▶ EXERCISE OBJECTIVE:
Starting with the line with "Krai Krai River view of Nipa vegetation" in the entries below and going on through the line with "Magical sunset with forest silhouette", output every line exactly and nothing more. No pictures.

▶ INPUT RECORDS:
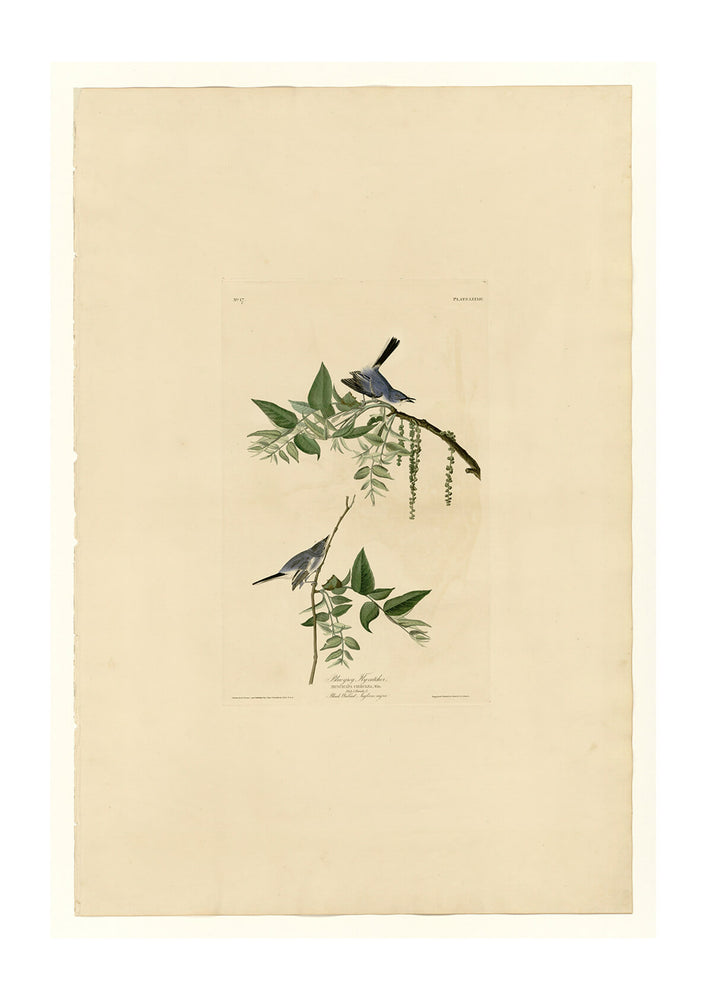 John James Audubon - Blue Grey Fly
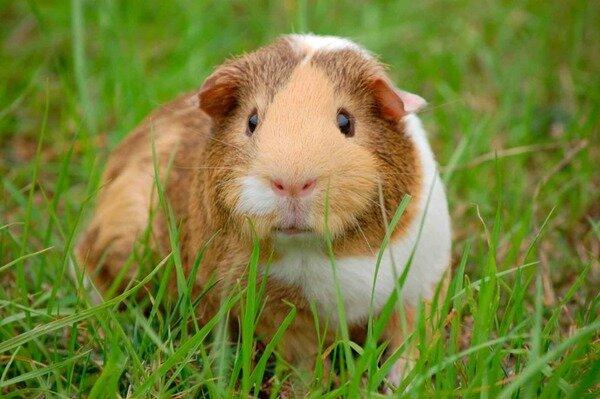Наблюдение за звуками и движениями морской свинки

* * *

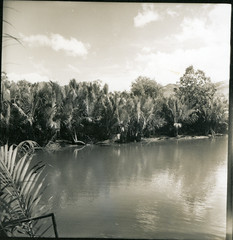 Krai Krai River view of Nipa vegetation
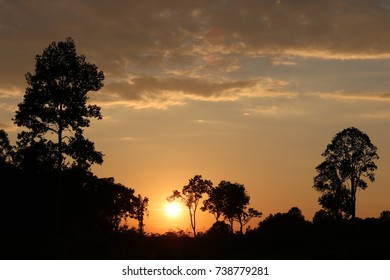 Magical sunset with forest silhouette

▶ SOLUTION BELOW:
 Krai Krai River view of Nipa vegetation
 Magical sunset with forest silhouette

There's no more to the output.